Despite a starting salary of $ 18 an hour, health benefits, and paid time off, Dick’s drive-in is still struggling to hire employees.
SEATTLE – Call for help signs are popping up in restaurants and businesses across West Washington – a sign that the economy is picking up faster than some are ready to get back to work.
On Wednesday, the US Department of Labor reported that there are 10.9 million job vacancies nationwide, the highest number in more than 20 years.
Now, restaurants in Seattle are struggling to recruit amid the nationwide labor shortage.
With Dick’s drive-thru restaurants offering takeout only and glass partitions between customers and employees, they may have inadvertently been among the best prepared for the coronavirus pandemic.
“We were very blessed that we didn’t have to take anyone off leave, we didn’t have to cut any jobs,” said Jasmine Donovan, president of Dick’s Drive-In.
However, the high demand for labor is making the company feel the effects of the pandemic.
Despite a starting wage of $ 18 an hour and many other benefits, including health care and paid time off, Donavan says her family’s business cannot find applicants.

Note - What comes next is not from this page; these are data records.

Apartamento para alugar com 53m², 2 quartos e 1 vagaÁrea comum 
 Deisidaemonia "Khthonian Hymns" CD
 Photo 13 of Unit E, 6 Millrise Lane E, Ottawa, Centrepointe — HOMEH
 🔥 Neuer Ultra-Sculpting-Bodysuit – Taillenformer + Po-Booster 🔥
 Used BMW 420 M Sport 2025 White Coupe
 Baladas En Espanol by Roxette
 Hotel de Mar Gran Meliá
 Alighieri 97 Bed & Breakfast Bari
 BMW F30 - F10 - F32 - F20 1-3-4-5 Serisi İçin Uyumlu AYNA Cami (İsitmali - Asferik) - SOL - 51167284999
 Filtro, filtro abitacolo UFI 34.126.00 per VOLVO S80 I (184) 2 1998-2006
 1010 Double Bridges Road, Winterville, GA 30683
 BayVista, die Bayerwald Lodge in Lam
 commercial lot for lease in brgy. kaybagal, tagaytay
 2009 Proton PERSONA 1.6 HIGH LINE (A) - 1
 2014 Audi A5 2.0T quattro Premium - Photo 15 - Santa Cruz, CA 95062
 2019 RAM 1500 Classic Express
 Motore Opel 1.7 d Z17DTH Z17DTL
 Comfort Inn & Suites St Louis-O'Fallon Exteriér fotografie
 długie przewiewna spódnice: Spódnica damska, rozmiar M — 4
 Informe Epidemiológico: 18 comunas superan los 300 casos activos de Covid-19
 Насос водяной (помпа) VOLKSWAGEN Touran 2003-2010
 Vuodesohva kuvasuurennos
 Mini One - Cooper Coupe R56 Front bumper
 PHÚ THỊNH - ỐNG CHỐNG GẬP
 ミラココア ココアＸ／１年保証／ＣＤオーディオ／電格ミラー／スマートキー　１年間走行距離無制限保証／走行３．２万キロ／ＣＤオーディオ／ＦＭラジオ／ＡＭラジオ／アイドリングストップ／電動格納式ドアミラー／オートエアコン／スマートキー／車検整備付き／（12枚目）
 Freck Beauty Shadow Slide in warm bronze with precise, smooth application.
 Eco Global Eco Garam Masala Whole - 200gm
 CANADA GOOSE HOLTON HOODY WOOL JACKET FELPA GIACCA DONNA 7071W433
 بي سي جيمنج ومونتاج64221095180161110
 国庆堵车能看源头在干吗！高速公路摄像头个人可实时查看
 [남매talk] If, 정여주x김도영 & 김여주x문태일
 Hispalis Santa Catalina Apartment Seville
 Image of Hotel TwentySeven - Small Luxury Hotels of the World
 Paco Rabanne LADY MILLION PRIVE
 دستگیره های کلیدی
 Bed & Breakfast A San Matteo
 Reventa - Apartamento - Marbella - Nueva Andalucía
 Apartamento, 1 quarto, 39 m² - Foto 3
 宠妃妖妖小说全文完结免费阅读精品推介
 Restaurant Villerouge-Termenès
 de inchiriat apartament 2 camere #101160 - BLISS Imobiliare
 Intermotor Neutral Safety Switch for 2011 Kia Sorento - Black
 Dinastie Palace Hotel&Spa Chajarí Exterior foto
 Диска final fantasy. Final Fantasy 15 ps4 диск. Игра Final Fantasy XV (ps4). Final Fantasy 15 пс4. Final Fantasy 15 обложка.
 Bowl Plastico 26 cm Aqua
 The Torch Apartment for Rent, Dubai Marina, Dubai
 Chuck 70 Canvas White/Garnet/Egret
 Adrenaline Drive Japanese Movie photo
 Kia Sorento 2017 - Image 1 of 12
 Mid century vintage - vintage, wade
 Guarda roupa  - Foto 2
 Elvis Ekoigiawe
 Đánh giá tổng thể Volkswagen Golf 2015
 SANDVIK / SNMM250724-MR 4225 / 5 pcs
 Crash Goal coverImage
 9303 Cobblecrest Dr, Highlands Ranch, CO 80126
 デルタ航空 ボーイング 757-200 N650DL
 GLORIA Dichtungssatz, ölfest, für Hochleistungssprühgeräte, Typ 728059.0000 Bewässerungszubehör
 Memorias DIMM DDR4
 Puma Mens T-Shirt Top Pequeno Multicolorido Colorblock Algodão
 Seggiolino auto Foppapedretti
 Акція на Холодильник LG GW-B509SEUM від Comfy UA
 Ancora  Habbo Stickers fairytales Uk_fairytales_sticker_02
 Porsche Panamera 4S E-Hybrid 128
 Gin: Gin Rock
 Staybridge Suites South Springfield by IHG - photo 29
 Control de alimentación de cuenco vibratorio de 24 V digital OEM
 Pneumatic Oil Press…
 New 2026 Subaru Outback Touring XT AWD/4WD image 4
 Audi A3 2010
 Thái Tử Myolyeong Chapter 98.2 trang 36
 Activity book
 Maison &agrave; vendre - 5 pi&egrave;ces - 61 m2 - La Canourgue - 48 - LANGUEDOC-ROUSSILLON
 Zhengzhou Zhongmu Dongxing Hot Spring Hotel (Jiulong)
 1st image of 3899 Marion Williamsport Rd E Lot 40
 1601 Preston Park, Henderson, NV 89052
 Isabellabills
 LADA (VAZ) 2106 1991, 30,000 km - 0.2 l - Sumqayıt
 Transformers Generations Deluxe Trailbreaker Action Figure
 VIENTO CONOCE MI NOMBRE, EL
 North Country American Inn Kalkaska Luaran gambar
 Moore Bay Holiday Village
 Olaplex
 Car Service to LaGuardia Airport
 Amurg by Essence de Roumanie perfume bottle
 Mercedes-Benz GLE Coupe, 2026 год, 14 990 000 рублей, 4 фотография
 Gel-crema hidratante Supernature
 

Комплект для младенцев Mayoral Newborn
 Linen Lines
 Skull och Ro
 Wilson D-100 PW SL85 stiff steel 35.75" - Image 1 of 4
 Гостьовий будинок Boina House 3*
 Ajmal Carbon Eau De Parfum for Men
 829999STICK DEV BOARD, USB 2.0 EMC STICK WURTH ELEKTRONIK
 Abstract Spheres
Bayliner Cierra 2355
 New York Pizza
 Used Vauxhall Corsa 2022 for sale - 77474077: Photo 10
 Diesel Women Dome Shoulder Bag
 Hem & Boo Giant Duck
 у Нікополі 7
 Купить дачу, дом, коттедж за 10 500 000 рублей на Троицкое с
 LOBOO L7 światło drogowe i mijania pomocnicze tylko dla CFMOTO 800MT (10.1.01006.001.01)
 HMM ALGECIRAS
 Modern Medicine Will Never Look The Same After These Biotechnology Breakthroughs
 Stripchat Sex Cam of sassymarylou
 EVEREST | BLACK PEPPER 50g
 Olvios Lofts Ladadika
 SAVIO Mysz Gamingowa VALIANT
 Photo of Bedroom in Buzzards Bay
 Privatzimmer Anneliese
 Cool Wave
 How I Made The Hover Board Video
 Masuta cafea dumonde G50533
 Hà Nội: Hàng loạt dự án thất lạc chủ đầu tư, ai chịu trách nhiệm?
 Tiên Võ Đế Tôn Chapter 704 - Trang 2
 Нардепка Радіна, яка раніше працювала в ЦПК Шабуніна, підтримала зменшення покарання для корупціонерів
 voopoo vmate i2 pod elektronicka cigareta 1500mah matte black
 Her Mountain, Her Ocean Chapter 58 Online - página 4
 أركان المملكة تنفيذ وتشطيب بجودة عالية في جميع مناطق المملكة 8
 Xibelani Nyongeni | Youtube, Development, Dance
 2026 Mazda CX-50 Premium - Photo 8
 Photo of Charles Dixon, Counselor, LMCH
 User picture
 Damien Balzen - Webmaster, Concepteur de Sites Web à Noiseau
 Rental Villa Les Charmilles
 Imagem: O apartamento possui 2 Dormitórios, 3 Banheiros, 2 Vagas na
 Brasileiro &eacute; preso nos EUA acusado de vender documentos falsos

“There aren’t that many people willing to go back to work as we have vacancies as business patterns change,” said Donavan.
“They know we were under staffing and it was tough for the crew, but we’re making sure it works as well as possible – but it would be great to add more people to our team,” said Brionna Osgood, a manager at Dick’s Drive-In’s Wallingford location.
A team that remains understaffed for the time being.
“My employees are exhausted from all of this, but they are doing a great job and I couldn’t be more proud,” said Donovan.
All over Ballard, signs for help seekers are easy to spot in shop windows as some stores operate at reduced hours and others close without the required staff.
According to NBC News, teens could fill some of the labor shortage. More than 32% of young people had a holiday job this year – the highest figure since 2008.